» Task details: Copy out every record precisely.

start

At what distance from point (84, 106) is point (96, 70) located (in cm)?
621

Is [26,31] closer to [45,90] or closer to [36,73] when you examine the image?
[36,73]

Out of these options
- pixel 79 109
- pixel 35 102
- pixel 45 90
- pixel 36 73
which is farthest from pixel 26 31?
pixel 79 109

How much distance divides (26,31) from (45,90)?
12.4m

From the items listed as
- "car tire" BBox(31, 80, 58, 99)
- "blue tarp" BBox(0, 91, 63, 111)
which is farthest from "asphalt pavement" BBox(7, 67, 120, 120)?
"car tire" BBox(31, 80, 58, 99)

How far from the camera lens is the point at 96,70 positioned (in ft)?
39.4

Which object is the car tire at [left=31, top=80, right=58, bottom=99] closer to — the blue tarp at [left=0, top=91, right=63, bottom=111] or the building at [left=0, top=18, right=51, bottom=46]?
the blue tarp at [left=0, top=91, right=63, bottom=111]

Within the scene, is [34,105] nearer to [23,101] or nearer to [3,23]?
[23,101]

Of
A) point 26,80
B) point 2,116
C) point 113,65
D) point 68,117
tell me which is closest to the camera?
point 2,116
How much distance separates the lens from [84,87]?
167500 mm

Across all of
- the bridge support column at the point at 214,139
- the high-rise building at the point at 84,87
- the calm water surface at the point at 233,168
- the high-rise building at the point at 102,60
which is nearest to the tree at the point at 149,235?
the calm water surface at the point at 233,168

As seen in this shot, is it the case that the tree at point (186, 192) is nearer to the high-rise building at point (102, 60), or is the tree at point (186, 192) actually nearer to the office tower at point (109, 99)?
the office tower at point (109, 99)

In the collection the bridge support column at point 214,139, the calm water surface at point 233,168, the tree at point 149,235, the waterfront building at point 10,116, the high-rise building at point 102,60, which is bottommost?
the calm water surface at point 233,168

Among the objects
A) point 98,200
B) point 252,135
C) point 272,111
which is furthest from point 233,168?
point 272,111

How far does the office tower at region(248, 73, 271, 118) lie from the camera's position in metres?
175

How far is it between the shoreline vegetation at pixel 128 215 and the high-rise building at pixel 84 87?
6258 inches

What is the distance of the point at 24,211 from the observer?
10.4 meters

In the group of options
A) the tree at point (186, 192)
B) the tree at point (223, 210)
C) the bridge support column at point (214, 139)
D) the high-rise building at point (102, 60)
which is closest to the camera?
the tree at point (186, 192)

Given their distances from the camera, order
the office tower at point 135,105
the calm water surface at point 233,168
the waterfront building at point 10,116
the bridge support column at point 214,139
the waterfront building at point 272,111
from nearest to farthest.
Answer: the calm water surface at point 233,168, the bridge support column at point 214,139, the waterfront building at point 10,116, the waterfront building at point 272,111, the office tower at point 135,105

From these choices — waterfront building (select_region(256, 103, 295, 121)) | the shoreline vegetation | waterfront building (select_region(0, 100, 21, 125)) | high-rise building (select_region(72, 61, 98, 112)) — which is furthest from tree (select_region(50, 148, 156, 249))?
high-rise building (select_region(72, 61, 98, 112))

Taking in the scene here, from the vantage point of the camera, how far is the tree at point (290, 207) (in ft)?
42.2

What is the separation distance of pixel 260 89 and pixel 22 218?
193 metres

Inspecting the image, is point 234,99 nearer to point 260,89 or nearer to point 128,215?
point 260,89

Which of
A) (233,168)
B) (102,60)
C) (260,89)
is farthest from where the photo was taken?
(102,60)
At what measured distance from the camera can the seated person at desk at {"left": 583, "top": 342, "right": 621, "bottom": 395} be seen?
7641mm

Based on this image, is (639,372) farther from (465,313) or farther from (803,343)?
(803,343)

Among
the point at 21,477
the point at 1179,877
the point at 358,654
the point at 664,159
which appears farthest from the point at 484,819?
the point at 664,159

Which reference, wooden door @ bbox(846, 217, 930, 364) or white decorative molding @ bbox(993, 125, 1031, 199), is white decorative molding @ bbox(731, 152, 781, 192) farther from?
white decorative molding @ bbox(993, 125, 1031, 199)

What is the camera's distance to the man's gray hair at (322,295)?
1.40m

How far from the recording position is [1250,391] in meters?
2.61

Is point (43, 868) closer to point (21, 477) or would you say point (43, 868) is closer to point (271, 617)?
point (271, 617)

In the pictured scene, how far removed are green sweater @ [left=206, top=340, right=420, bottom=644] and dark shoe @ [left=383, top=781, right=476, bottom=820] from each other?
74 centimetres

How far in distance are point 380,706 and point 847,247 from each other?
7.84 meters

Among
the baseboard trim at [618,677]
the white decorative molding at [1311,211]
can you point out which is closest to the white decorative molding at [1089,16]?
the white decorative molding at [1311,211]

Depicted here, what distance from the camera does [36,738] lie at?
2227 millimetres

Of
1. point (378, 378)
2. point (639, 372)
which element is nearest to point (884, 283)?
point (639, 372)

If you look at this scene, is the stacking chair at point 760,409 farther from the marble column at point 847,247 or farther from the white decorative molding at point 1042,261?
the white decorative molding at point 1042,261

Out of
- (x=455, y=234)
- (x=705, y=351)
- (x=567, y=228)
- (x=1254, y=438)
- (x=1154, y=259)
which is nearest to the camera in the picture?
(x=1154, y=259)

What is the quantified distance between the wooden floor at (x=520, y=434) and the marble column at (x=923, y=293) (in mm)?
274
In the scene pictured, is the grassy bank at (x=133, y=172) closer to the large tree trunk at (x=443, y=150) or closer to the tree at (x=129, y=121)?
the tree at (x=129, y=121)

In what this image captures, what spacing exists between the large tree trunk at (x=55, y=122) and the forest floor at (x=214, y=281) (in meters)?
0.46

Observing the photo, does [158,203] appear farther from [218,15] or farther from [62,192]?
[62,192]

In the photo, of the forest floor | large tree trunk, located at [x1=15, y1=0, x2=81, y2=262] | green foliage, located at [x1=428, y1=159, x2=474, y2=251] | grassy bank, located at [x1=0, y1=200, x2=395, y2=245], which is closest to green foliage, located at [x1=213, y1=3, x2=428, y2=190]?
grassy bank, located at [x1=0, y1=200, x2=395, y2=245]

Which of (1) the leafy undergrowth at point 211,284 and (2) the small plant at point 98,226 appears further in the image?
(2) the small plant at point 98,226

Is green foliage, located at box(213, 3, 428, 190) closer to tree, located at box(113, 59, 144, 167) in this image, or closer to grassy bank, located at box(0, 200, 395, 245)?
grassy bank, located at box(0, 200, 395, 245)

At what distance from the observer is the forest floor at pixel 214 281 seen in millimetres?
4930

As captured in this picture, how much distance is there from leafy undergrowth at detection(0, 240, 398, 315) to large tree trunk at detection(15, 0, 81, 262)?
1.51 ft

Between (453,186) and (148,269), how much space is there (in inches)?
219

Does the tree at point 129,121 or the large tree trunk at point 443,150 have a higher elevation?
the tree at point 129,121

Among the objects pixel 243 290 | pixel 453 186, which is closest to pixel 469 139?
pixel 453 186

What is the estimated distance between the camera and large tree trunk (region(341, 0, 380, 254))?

end

» Solution to this problem:
At what distance from point (84, 106) is point (96, 70) located (in cm)?
621

Is [26,31] closer to [45,90] or closer to [36,73] when you examine the image?
[36,73]

Out of these options
- pixel 79 109
- pixel 35 102
- pixel 45 90
- pixel 36 73
which is farthest from pixel 26 31?
pixel 79 109

How much distance divides (26,31) from (45,90)?
12.4m

From the items listed as
- "car tire" BBox(31, 80, 58, 99)
- "blue tarp" BBox(0, 91, 63, 111)
which is farthest from "asphalt pavement" BBox(7, 67, 120, 120)?
"car tire" BBox(31, 80, 58, 99)

How far from the camera lens is the point at 96,70 positioned (in ft)?
39.4

Which object is the car tire at [left=31, top=80, right=58, bottom=99] closer to — the blue tarp at [left=0, top=91, right=63, bottom=111] or the building at [left=0, top=18, right=51, bottom=46]?
the blue tarp at [left=0, top=91, right=63, bottom=111]

Within the scene, is [34,105] nearer to [23,101] or nearer to [3,23]?
[23,101]

Of
A) point 26,80
B) point 2,116
C) point 113,65
D) point 68,117
tell me which is closest to the camera?
point 2,116
How much distance separates the lens from [84,87]?
167500 mm

Across all of
- the bridge support column at the point at 214,139
- the high-rise building at the point at 84,87
- the calm water surface at the point at 233,168
- the high-rise building at the point at 102,60
which is nearest to the tree at the point at 149,235?
the calm water surface at the point at 233,168

As seen in this shot, is it the case that the tree at point (186, 192) is nearer to the high-rise building at point (102, 60), or is the tree at point (186, 192) actually nearer to the office tower at point (109, 99)?
the office tower at point (109, 99)

In the collection the bridge support column at point 214,139, the calm water surface at point 233,168, the tree at point 149,235, the waterfront building at point 10,116, the high-rise building at point 102,60, which is bottommost?
the calm water surface at point 233,168

Among the objects
A) point 98,200
B) point 252,135
C) point 272,111
which is furthest from point 233,168?
point 272,111

How far does the office tower at region(248, 73, 271, 118) lie from the camera's position in metres?
175

How far is it between the shoreline vegetation at pixel 128 215 and the high-rise building at pixel 84 87?
6258 inches

What is the distance of the point at 24,211 from the observer?
10.4 meters

In the group of options
A) the tree at point (186, 192)
B) the tree at point (223, 210)
C) the bridge support column at point (214, 139)
D) the high-rise building at point (102, 60)
which is closest to the camera?
the tree at point (186, 192)

Given their distances from the camera, order
the office tower at point 135,105
the calm water surface at point 233,168
the waterfront building at point 10,116
the bridge support column at point 214,139
the waterfront building at point 272,111
from nearest to farthest.
Answer: the calm water surface at point 233,168, the bridge support column at point 214,139, the waterfront building at point 10,116, the waterfront building at point 272,111, the office tower at point 135,105

From these choices — waterfront building (select_region(256, 103, 295, 121)) | the shoreline vegetation | waterfront building (select_region(0, 100, 21, 125)) | high-rise building (select_region(72, 61, 98, 112)) — which is furthest from tree (select_region(50, 148, 156, 249))?
high-rise building (select_region(72, 61, 98, 112))

Taking in the scene here, from the vantage point of the camera, how far is the tree at point (290, 207) (in ft)?
42.2

What is the separation distance of pixel 260 89 and pixel 22 218?
193 metres

Inspecting the image, is point 234,99 nearer to point 260,89 or nearer to point 128,215?
point 260,89

Which of
A) (233,168)
B) (102,60)
C) (260,89)
is farthest from where the photo was taken?
(102,60)
At what measured distance from the camera can the seated person at desk at {"left": 583, "top": 342, "right": 621, "bottom": 395} be seen?
7641mm

Based on this image, is (639,372) farther from (465,313) or farther from (803,343)?
(803,343)

Among
the point at 21,477
the point at 1179,877
the point at 358,654
the point at 664,159
which appears farthest from the point at 484,819?
the point at 664,159

Which reference, wooden door @ bbox(846, 217, 930, 364) or white decorative molding @ bbox(993, 125, 1031, 199), is white decorative molding @ bbox(731, 152, 781, 192) farther from?
white decorative molding @ bbox(993, 125, 1031, 199)

What is the camera's distance to the man's gray hair at (322,295)?
1.40m

How far from the recording position is [1250,391] in meters?
2.61

Is point (43, 868) closer to point (21, 477) or would you say point (43, 868) is closer to point (271, 617)?
point (271, 617)

In the pictured scene, how far removed are green sweater @ [left=206, top=340, right=420, bottom=644] and dark shoe @ [left=383, top=781, right=476, bottom=820] from each other?
74 centimetres

How far in distance are point 380,706 and point 847,247 from each other?
7.84 meters

Among
the baseboard trim at [618,677]
the white decorative molding at [1311,211]
can you point out which is closest to the white decorative molding at [1089,16]?
the white decorative molding at [1311,211]

Depicted here, what distance from the camera does [36,738] lie at?
2227 millimetres

Of
1. point (378, 378)
2. point (639, 372)
which element is nearest to point (884, 283)?
point (639, 372)

If you look at this scene, is the stacking chair at point 760,409 farther from the marble column at point 847,247 or farther from the white decorative molding at point 1042,261?
the white decorative molding at point 1042,261

Out of
- (x=455, y=234)
- (x=705, y=351)
- (x=567, y=228)
- (x=1254, y=438)
- (x=1154, y=259)
which is nearest to the camera in the picture?
(x=1154, y=259)

What is the quantified distance between the wooden floor at (x=520, y=434) and the marble column at (x=923, y=293) (in mm)?
274
In the scene pictured, is the grassy bank at (x=133, y=172) closer to the large tree trunk at (x=443, y=150) or closer to the tree at (x=129, y=121)?
the tree at (x=129, y=121)

In what this image captures, what spacing exists between the large tree trunk at (x=55, y=122) and the forest floor at (x=214, y=281) (in meters)?
0.46

Observing the photo, does [158,203] appear farther from [218,15] or farther from [62,192]?
[62,192]

In the photo, of the forest floor | large tree trunk, located at [x1=15, y1=0, x2=81, y2=262] | green foliage, located at [x1=428, y1=159, x2=474, y2=251] | grassy bank, located at [x1=0, y1=200, x2=395, y2=245], which is closest to green foliage, located at [x1=213, y1=3, x2=428, y2=190]?
grassy bank, located at [x1=0, y1=200, x2=395, y2=245]

Which of (1) the leafy undergrowth at point 211,284 and (2) the small plant at point 98,226 appears further in the image?
(2) the small plant at point 98,226

Is green foliage, located at box(213, 3, 428, 190) closer to tree, located at box(113, 59, 144, 167) in this image, or closer to grassy bank, located at box(0, 200, 395, 245)?
grassy bank, located at box(0, 200, 395, 245)

At what distance from the observer is the forest floor at pixel 214 281 seen in millimetres?
4930

As captured in this picture, how much distance is there from leafy undergrowth at detection(0, 240, 398, 315) to large tree trunk at detection(15, 0, 81, 262)?
1.51 ft

Between (453,186) and (148,269), how much space is there (in inches)?
219

Does the tree at point 129,121 or the large tree trunk at point 443,150 have a higher elevation?
the tree at point 129,121

Among the objects pixel 243 290 | pixel 453 186, which is closest to pixel 469 139?
pixel 453 186

What is the estimated distance between the camera and large tree trunk (region(341, 0, 380, 254))?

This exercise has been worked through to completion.